──────── Teks bacaan ────────

INDOSatu.co – TANGERANG – Lembaga Kerja Sama Tripartit Daerah (LKS TRIPDA) Provinsi Banten yang terdiri dari unsur serikat pekerja/serikat buruh sepakat menolak UU Nomor 4 Tahun 2023 tentang Pengembangan dan Penguatan Sektor Keuangan (UU P2SK) dan PP Nomor 21 Tahun 2024 tentang Tapera. Keputusan tersebut dicapai setelah mereka menggelar Focus Group Discussion (FGD) di Gedung Hotel Istana Nelayan, Jatiuwung, Kota Tangerang, Selasa (2/7).
Wakil Ketua LKS TRIPDA Provinsi Banten, Dedi Sudrajat, yang juga Ketua DPD KSPSI Provinsi Banten mengatakan, penolakan UU P2SK dan PP Tapera tersebut diharapkan menjadi peringatan bagi pemerintah dan penolakan akan menjadi rekomendasi akan disampikan kepada para stakeholder.
“Ya, kita tadi membuat rekomendasi yang ditandatangani oleh seluruh peserta yang hadir. Rekomendasi itu akan kita sampaikan kepada DPR RI, Presiden, Menteri Keuangan, Menteri PUPR, Menaker, LKS Tripartit nasional,” ungkap Dedi dalam rilis resminya kepada wartawan usai FGD.

────────

**Tugas yang dikerjakan:**
1. Tulis ulang bagian teks bacaan tentang penolakan UU P2SK dan PP Tapera, mulai dari "INDOSatu.co – TANGERANG" dan terus sampai "Tangerang, Selasa (2/7).". Ganti "Tapera" dengan "Tabungan Perumahan Rakyat".
2. Lanjutkan teks bacaan tentang penolakan UU P2SK dan PP Tapera, mulai setelah kalimat terakhirnya.

──────── Cuplikan data ────────

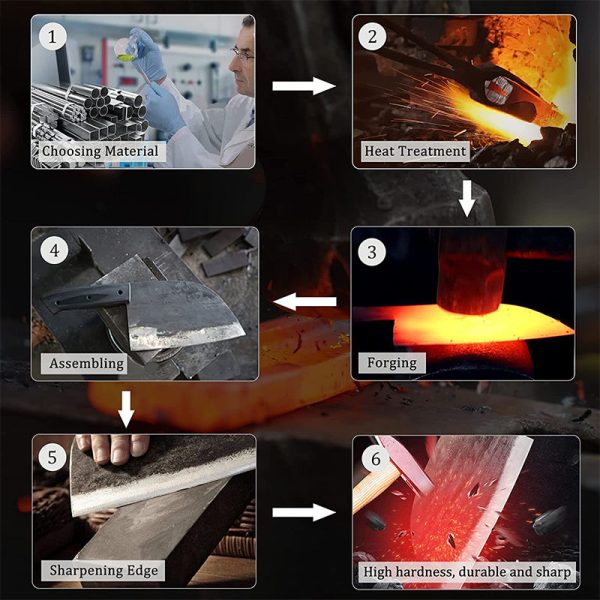 1
Choosing Material

2
Heat Treatment

3
Forging

4
Assembling

5
Sharpening Edge

6
High hardness, durable and sharp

────────

**Jawaban Anda:**
1.
INDOSatu.co – TANGERANG – Lembaga Kerja Sama Tripartit Daerah (LKS TRIPDA) Provinsi Banten yang terdiri dari unsur serikat pekerja/serikat buruh sepakat menolak UU Nomor 4 Tahun 2023 tentang Pengembangan dan Penguatan Sektor Keuangan (UU P2SK) dan PP Nomor 21 Tahun 2024 tentang Tabungan Perumahan Rakyat. Keputusan tersebut dicapai setelah mereka menggelar Focus Group Discussion (FGD) di Gedung Hotel Istana Nelayan, Jatiuwung, Kota Tangerang, Selasa (2/7).

2.
Bukan hanya itu. FGD dilaksanakan juga untuk menyusun langkah-langkah sebelum PP turunan dari UU P2SK terbit, serta membuat kajian terkait dampaknya bagi pekerja peserta program JHT dan JP BPJS Ketenagakerjaan.
“Setelah kita kaji bersama melalui FGD, kami buruh se Banten sepakat menolak undang-undang P2SK, karena undang-undang itu sangat merugikan para tenaga kerja peserta program Jaminan Hari Tua dan Jaminan Pensiun BPJS ketenagakerjaan,” ucap Dedi.
Lebih lanjut, Dedi mengungkapkan, keluarnya Peraturan Pemerintah (PP) Nomor 21 Tahun 2024 tentang Tabungan Perumahan Rakyat mendapatkan sorotan penting dari berbagai organisasi buruh di Banten. Menurutnya, PP Tapera tersebut dianggap memaksa buruh mengeluarkan iuran 2,5 persen setiap bulan dinilai lebih banyak merugikan daripada manfaatnya bagi buruh.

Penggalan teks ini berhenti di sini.